Integrating using a change of variable u=x+\theta will yield the results in row 8a and row 8b in the table, i.e. the cases for \alpha \ne 1 and \alpha=1. A more interesting result is 8c, which is the kth moment of the variable X \wedge d. The integral for this expectation can expressed using the incomplete beta function. The following evaluates the E[(X \wedge d)^k].

    \displaystyle E[(X \wedge d)^k]=\int_0^d x^k \ \frac{\alpha \theta^\alpha}{(x+\theta)^{\alpha+1}} \ dx +d^k \ \biggl(\frac{\theta}{x+\theta}\biggr)^\alpha

Further transform the integral in the above calculation by the change of variable using u=\frac{x}{x+\theta}.

    \displaystyle \begin{aligned} \int_0^d x^k \ \frac{\alpha \theta^\alpha}{(x+\theta)^{\alpha+1}} \ dx&=\int_0^{\frac{d}{d+\theta}} \alpha \theta^\alpha \ \biggl(\frac{u \theta}{1-u}\biggr)^k \ \biggl( \frac{\theta}{1-u}\biggr)^{-\alpha-1} \ \frac{\theta}{(1-u)^2} \ du\\&=\int_0^{\frac{d}{d+\theta}} \alpha \theta^k \ u^k \ (1-u)^{\alpha-k-1} \ du \\&=\frac{\theta^k \Gamma(k+1) \Gamma(\alpha-k)}{\Gamma(\alpha)} \int_0^{\frac{d}{d+\theta}} \frac{\Gamma(\alpha+1)}{\Gamma(k+1) \Gamma(\alpha-k)} \ u^{k+1-1} \ (1-u)^{\alpha-k-1} \ du \end{aligned}

The integrand in the last integral is the probability density function of the beta distribution with parameters a=k+1 and b=\alpha-k. Thus E[(X \wedge d)^k] is as indicated in 8c.

Now we consider two risk measures – value-at-risk (VaR) and tail-value-at-risk (TVaR). The value-at-risk at security level p for a random variable X is, denoted by VaR_p(X), the (100p)th percentile of X. Thus VaR is a fancy name for percentiles. Setting the Pareto Type II CDF equals to p gives the VaR indicated in row 9 of the table. In other words, solving the following equation for x gives the (100p)th percentile for Pareto Type II.

    \displaystyle 1-\biggl(\frac{\theta}{x+\theta}\biggr)^\alpha=p

The tail-value-at-risk of a random variable X at the security level p, denoted by TVaR_p(X), is the expected value of X given that it exceeds VaR_p(X). Thus TVaR_p(X)=E[X \lvert X>VaR_p(X)]. Letting \pi_p=\frac{\theta}{(1-p)^{1/\alpha}}-\theta, the following integral gives the tail-value-at-risk for Pareto Type II. The integral is evaluated by the change of variable u=x+\theta.

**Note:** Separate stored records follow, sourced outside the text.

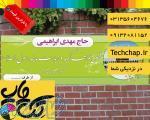 چاپ بنر حجاج در اصفهان با بالاترین کیفیت و طراحی و ارسال رایگان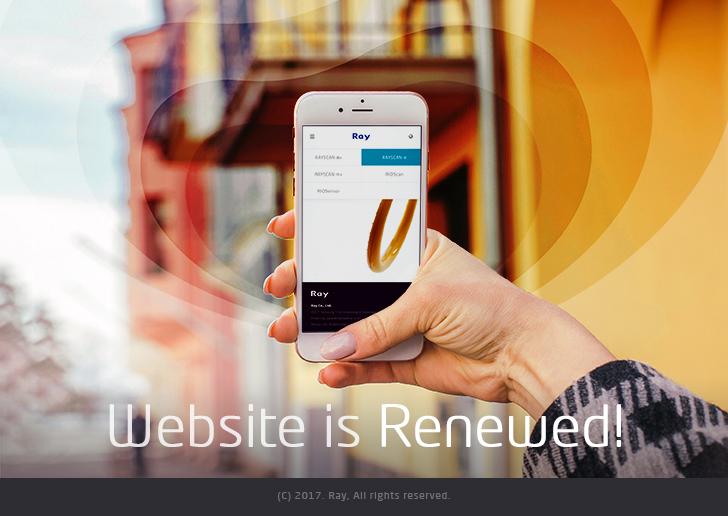 Website is Renewed!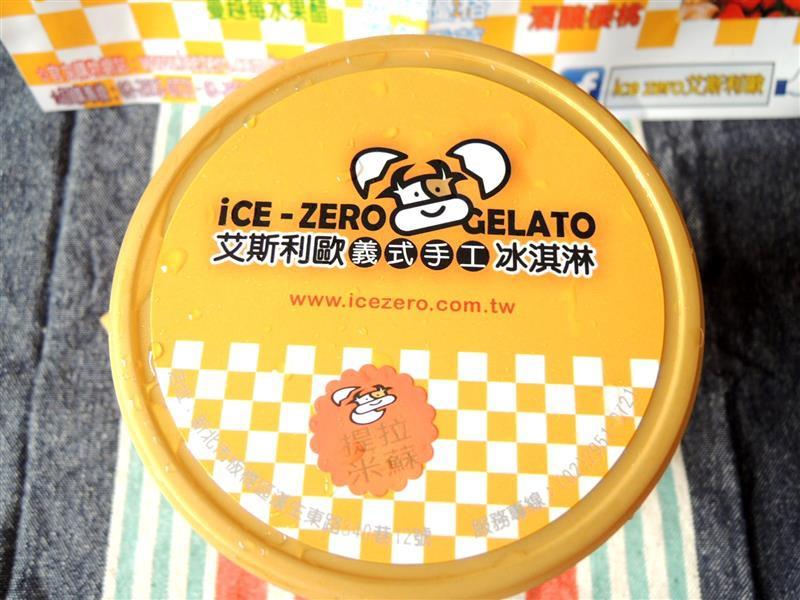 手工冰淇淋 宅配018.jpg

    \displaystyle E[X \lvert X>VaR_p(X)]=\int_{\pi_p}^\infty x \ \frac{\alpha \theta^\alpha}{(x+\theta)^{\alpha+1}} \ x \ dx=\frac{\alpha}{\alpha-1} VaR_p(X)+\frac{\theta}{\alpha-1}

Tail Weight

Several properties in the above table show that the Pareto distribution (both types) is a heavy-tailed distribution. When a distribution significantly puts more probabilities on larger values, the distribution is said to be a heavy tailed distribution (or said to have a larger tail weight). There are four ways to look for indication that a distribution is heavy tailed.

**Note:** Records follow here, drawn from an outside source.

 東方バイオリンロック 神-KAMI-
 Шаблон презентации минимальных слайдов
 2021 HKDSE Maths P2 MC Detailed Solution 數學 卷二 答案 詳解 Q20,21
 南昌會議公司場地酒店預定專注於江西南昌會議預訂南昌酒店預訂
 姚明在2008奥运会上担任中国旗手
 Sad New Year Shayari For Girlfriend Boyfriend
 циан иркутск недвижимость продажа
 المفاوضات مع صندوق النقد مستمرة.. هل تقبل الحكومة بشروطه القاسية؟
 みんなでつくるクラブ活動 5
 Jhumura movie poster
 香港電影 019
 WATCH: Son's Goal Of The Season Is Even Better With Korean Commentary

  1. Existence of moments.
  2. Hazard rate function.
  3. Mean excess loss function.
  4. Speed of decay of the survival function to zero.

Tail weight is a relative concept – distribution A has a heavier tail than distribution B. The first three points are ways to tell heavy tails without a reference distribution. Point number 4 is comparative.

Existence of moments
For a given random variable Z, the existence of all moments E(Z^k), for all positive integers k, indicates a light (right) tail for the distribution of Z. The existence of positive moments exists only up to a certain value of a positive integer k is an indication that the distribution has a heavy right tail.

Note that the existence of the Pareto higher moments E(X^k) is capped by the shape parameter \alpha (both Type I and Type II). Thus if \alpha=3, E(X^k) only exists for 0<k<3. In particular, the Pareto Type II mean E(X)=\frac{\theta}{\alpha-1} does not exist for 0<\alpha \le 1. If the Pareto distribution is to model a random loss, and if the mean is infinite (when \alpha=1), the risk is uninsurable! On the other hand, when \alpha \le 2, the Pareto variance does not exist. This shows that for a heavy tailed distribution, the variance may not be a good measure of risk.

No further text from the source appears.